[The Month That Was]
by Franck Barthelemy
A businessman donated a Rs 880 Crore art collection to a museum just a few days ago. 1463 works from 350 artists.
I can already hear the 'WOWs' and 'HUMPHs' and a volley of questions: what collection? Which museum? Who is this guy? Unfortunately, let me disappoint you, the miracle did not take place in India. Dr Uli Sigg, the 66 year old Swiss national and famous collector of Chinese contemporary art, just decided to share most of its collection, the largest and most comprehensive one in the world, and above all, his pleasure with the future Museum Plus (M+) in Hong Kong to open in 2017. Ai Weiwei, Zhang Xiaogang, Wang Guangyi, Wang Keping, Ding Yi, Fang Lijan and many others' works produced between 1979 and 2009 will permanently be exhibited in the sixty thousand square meters building of the new West Kowloon cultural district. "This is my contribution to enable these artists to have a space with M+ where they will communicate with an international audience, and where they will meet with a Chinese public". Dr Sigg started collecting Chinese art in the 1990s when he thought no one was paying attention to the revolution that was happening in China. From a hundred to a thousand dollars is what he paid for most of his works. His intent was to document the fast moving art scene and acquire representative works. Lars Nittve, the M+'s director said he got a "readymade museum's collection". Is there anyone to follow Digg's path in India?

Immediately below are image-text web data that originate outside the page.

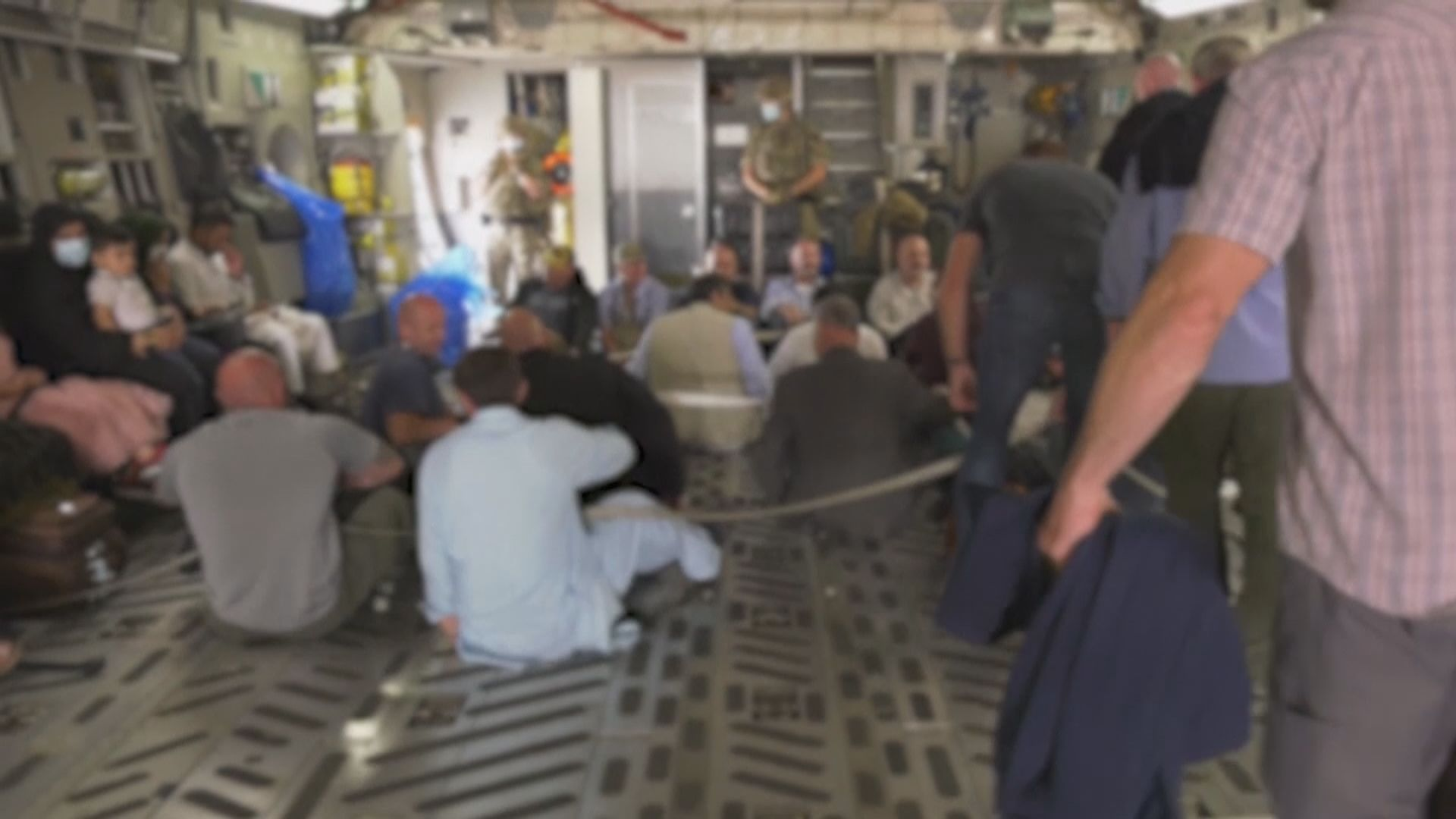 美承認仍有逾百美國公民滯留阿富汗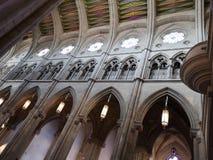 Binnenland van de Kathedraal van La Real DE La Almudena, Madrid, Spanje van Kerstmanmarãa royalty-vrije stock foto's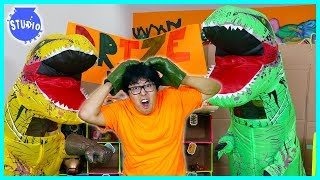Giant Dinosaurs T-Rex Scare Ryan's Daddy at Chuck E Cheese Box Fort!!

In June, Shanthamani Muddaiah shared with her Bangalore audience her Ganga stories in Reflections. She once rented a boat and followed the flow of the river for a few weeks. She observed the banks. She felt the water. She intensely explored the relationships between the river, the humans and the nature. Besides memories, she came back with hundreds of photographs, videos and installations. At some stage of her journey, she also felt the necessity to perform with the natural elements offered by the river and her surroundings. Shanthamani's exhibition is a multidimensional journal where she records her one-to-one experience with the river be it physical, intellectual or spiritual. It gives the viewers many an opportunities to step back and think. In front of Wind Unwind, an outsized spine made of charcoal spread on the floor, one can reflect on the cruelty one endures and one makes endure in our everyday life, perhaps how one can burn out. The viewers can make a parallel between life the vital spine symbolizes, and death represented by the burnt wood. The viewers can be absorbed by the videos and the constant immutable flow of the river they showcase: come what may, the river will gobble up, digest, transform and give back, like a living creature. The show can surely cool your mind!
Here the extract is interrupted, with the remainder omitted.